WRITTEN EXERCISE:
Turn the part that opens with the line containing "In the visual" and runs through the end of the records into a Markdown table with the columns Row and Line. Give each line its own numbered row and leave out blank lines.

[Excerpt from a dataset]
'''

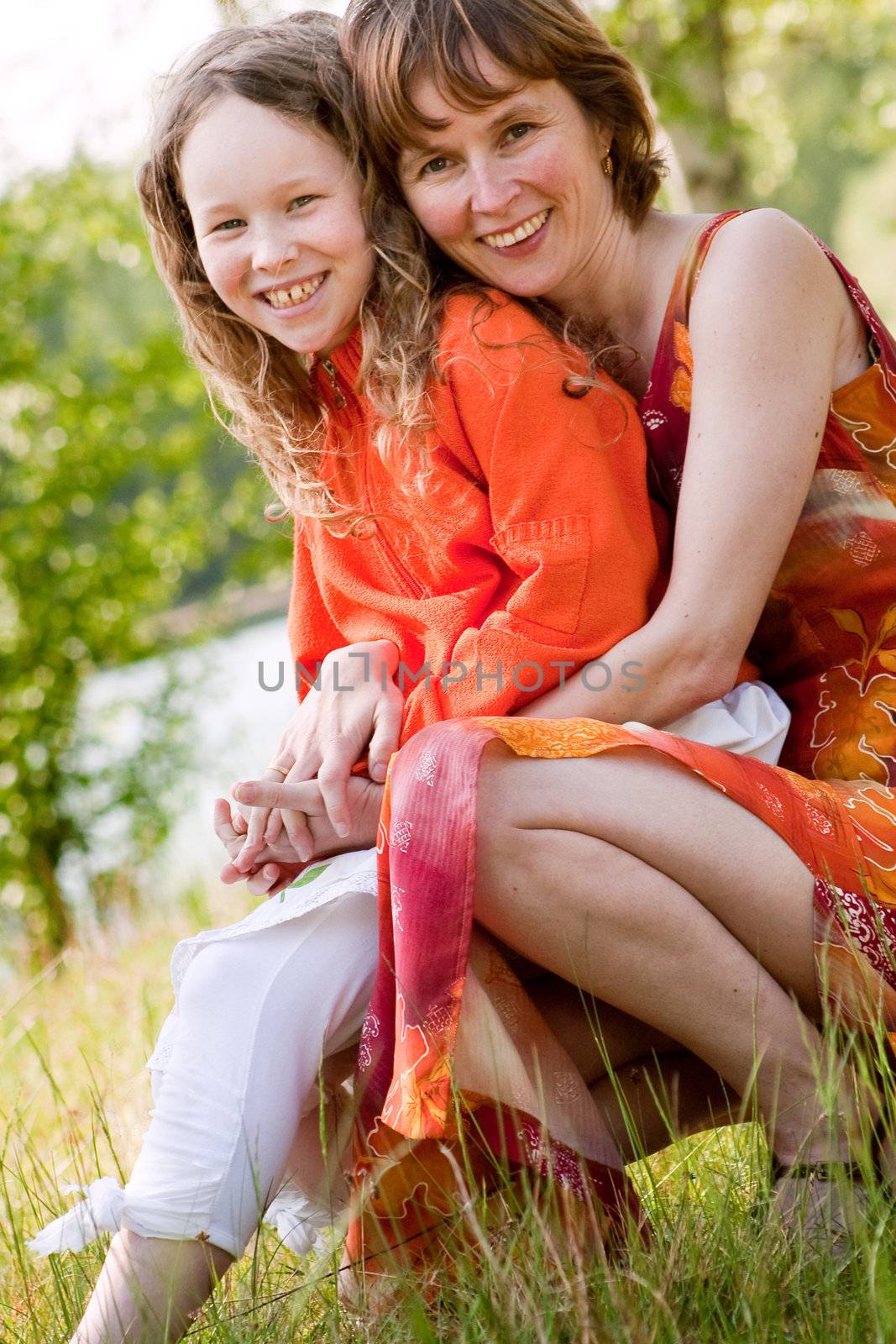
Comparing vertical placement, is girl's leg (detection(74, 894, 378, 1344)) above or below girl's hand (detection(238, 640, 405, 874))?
below

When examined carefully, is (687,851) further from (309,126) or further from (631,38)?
(631,38)

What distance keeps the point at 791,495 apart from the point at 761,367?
18 centimetres

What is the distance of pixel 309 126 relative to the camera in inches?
86.2

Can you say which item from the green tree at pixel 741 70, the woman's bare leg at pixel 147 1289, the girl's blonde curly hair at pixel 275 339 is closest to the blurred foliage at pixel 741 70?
the green tree at pixel 741 70

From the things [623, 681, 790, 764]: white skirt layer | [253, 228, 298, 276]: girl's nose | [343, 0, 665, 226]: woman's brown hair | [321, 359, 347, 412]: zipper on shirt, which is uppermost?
[343, 0, 665, 226]: woman's brown hair

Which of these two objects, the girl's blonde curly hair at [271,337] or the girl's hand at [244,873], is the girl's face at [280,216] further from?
the girl's hand at [244,873]

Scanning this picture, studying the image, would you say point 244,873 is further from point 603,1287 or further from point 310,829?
point 603,1287

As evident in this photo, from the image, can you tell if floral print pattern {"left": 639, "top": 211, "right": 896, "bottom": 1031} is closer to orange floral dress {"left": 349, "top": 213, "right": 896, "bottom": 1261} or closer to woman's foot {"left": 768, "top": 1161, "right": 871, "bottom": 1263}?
orange floral dress {"left": 349, "top": 213, "right": 896, "bottom": 1261}

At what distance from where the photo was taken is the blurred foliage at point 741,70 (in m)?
6.83

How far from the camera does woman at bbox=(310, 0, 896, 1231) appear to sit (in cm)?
175

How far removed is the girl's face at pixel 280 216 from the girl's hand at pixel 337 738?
0.53 m

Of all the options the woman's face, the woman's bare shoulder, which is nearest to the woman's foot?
the woman's bare shoulder

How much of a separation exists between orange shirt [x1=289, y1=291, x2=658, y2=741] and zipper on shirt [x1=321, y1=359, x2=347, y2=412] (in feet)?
0.07

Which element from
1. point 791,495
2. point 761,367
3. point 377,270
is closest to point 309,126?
point 377,270
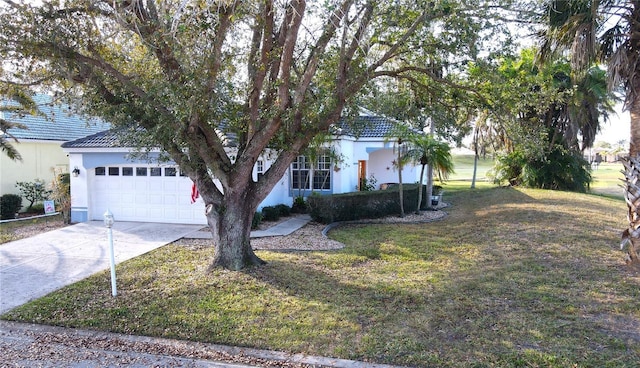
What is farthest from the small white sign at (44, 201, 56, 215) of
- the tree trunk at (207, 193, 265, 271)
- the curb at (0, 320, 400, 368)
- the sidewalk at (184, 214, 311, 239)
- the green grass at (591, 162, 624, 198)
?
the green grass at (591, 162, 624, 198)

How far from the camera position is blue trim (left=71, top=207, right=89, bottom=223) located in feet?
51.5

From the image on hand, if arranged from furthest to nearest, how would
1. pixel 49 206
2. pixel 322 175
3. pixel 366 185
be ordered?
pixel 366 185 → pixel 322 175 → pixel 49 206

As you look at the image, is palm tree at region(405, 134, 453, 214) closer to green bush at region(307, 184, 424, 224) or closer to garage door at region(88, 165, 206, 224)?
green bush at region(307, 184, 424, 224)

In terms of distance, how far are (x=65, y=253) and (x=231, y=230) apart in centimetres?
546

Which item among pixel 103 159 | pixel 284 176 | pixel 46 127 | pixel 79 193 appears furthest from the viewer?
pixel 46 127

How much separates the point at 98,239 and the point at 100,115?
231 inches

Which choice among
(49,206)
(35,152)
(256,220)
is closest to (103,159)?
(49,206)

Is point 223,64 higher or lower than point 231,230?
higher

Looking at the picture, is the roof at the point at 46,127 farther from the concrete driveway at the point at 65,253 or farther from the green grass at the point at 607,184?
the green grass at the point at 607,184

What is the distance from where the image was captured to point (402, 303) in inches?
268

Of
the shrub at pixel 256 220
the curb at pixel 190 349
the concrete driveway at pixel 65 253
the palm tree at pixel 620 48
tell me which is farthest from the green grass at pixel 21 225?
the palm tree at pixel 620 48

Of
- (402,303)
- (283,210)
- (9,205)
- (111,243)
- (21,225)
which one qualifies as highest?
(9,205)

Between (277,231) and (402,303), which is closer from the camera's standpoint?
(402,303)

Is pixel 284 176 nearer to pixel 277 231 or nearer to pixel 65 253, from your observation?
pixel 277 231
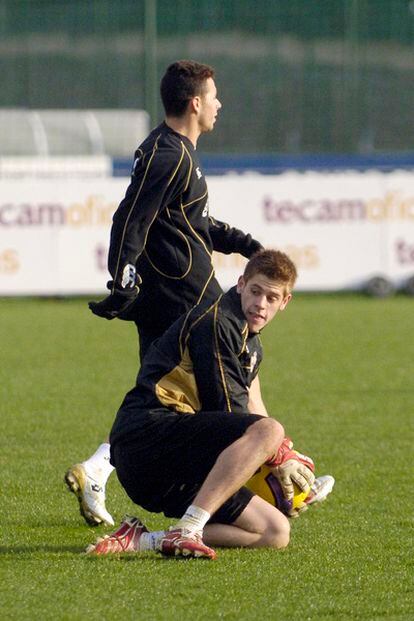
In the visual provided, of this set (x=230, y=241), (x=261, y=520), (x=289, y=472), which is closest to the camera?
(x=261, y=520)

'''

SOLUTION:
| Row | Line |
|---|---|
| 1 | In the visual provided, of this set (x=230, y=241), (x=261, y=520), (x=289, y=472), which is closest to the camera? |
| 2 | (x=261, y=520) |